** DOCUMENT TEXT **
MobileRead Forums - View Single Post

PeterT · 08-10-2011, 04:59 PM

Python uses indentation to "nest" code. Be consistent and use spaces rather than tabs.

Not being an expert I think the idea is you want something close to this:

Code:

from calibre.web.feeds.news import BasicNewsRecipe
from calibre.ebooks.BeautifulSoup import Tag, NavigableString

class WSWS(BasicNewsRecipe):

    title      = 'World Socialist Web Site'
    __author__ = 'International Committee of The Fourth International'
    description = 'WSWS'

    no_stylesheets = True
    remove_javascript     = True

    def parse_index(self):
        articles = []
        soup = self.index_to_soup('http://wsws.org/mobile/')
        cover = None
        feeds = []
        for section in soup.findAll('li'):
            section_title = self.tag_to_string(section.find('b'))
            articles = []
            for post in section.findAll('a', href=True):
                url = post['href']
                if url.startswith('/'):
                  url = 'http://www.wsws.org'+url
                  title = self.tag_to_string(post)
                  if str(post).find('class=') > 0:
                    klass = post['class']
                    if klass != "":
                      self.log()
                      self.log('--> post:  ', post)
                      self.log('--> url:   ', url)
                      self.log('--> title: ', title)
                      self.log('--> class: ', klass)

** INSTRUCTIONS **
1. Write out the stretch of the forum post from "no_stylesheets = True" through "section_title = self.tag_to_string(section.find('b'))".
2. Continue the forum post about the WSWS recipe code, picking up right after its last line.

** DATASET EXCERPTS **
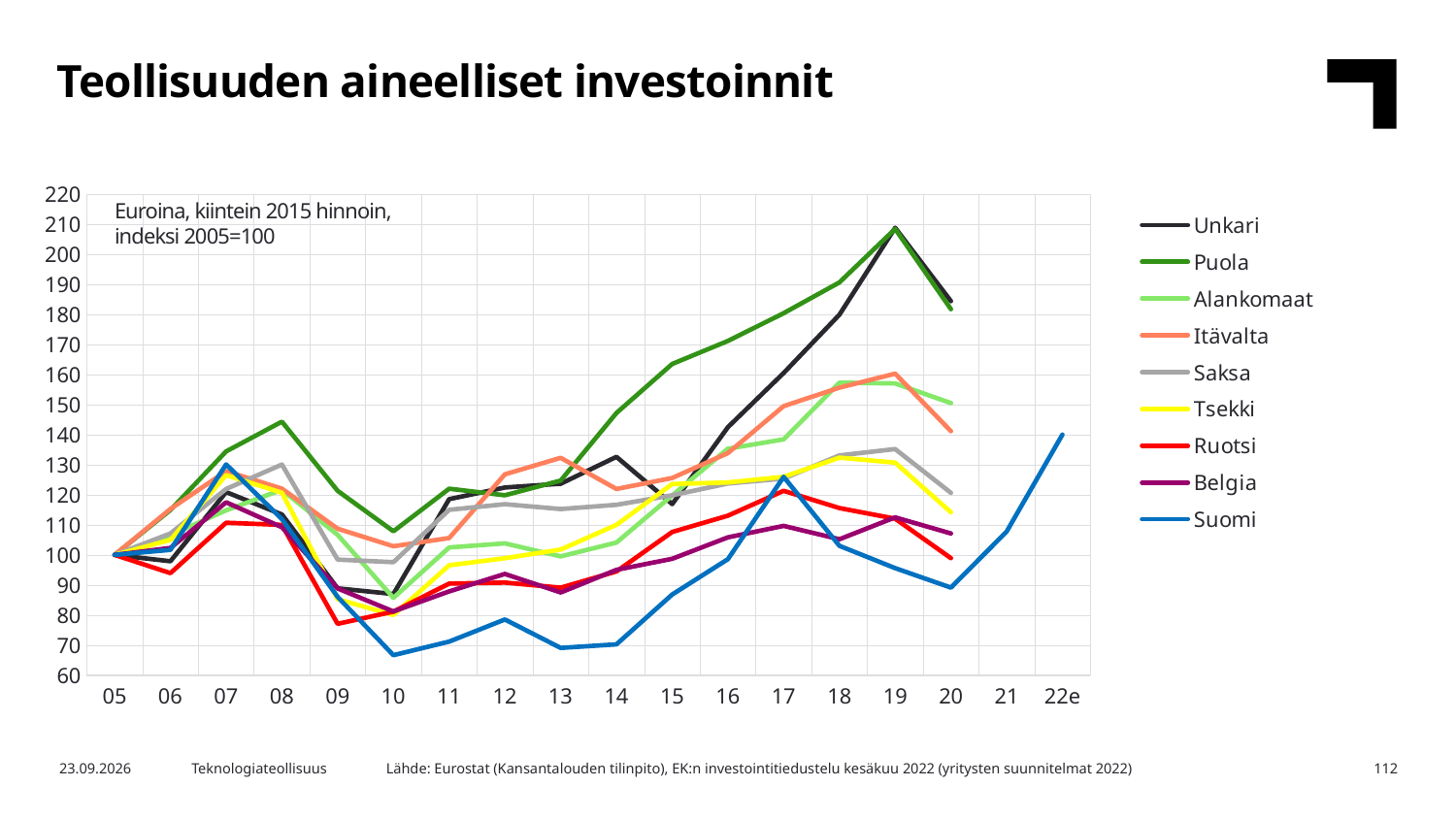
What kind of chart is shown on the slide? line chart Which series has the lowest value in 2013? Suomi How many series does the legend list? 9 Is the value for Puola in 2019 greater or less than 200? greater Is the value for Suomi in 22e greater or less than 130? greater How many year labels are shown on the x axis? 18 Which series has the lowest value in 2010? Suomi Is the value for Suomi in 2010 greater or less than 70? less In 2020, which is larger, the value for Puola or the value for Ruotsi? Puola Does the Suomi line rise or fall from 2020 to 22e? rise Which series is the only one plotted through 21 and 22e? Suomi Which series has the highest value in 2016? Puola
* * *
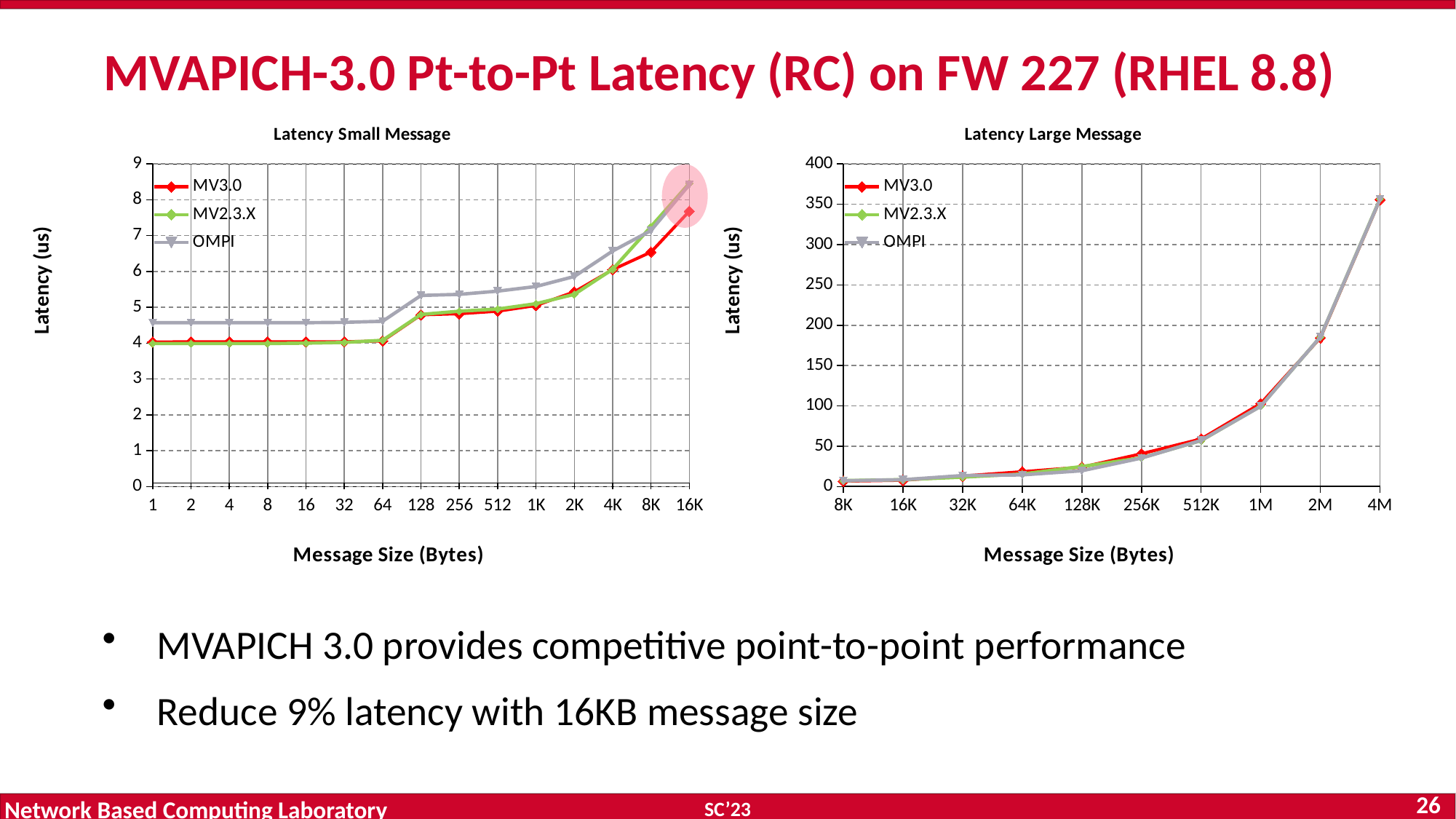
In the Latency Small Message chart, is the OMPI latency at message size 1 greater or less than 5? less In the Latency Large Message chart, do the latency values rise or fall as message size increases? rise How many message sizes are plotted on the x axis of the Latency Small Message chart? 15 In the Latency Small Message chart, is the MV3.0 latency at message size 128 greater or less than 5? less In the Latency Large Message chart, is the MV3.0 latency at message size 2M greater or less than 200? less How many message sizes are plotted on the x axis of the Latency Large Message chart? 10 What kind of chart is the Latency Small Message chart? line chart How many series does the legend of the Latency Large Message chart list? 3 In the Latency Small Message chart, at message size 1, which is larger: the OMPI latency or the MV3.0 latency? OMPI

** ANSWERS FOR THIS EXERCISE **
1.
no_stylesheets = True
    remove_javascript     = True

    def parse_index(self):
        articles = []
        soup = self.index_to_soup('http://wsws.org/mobile/')
        cover = None
        feeds = []
        for section in soup.findAll('li'):
            section_title = self.tag_to_string(section.find('b'))

2.
                      articles.append({'title':title, 'url':url})
            if articles:
                feeds.append((section_title, articles))
        return feeds

so the idea is you loop through all sections that are identified by "li" entries and then for each entry found use the loop

Code:

            for post in section.findAll('a', href=True):
                url = post['href']
                if url.startswith('/'):
                  url = 'http://www.wsws.org'+url
                  title = self.tag_to_string(post)
                  if str(post).find('class=') > 0:
                    klass = post['class']
                    if klass != "":
                      self.log()
                      self.log('--> post:  ', post)
                      self.log('--> url:   ', url)
                      self.log('--> title: ', title)
                      self.log('--> class: ', klass)
                      articles.append({'title':title, 'url':url})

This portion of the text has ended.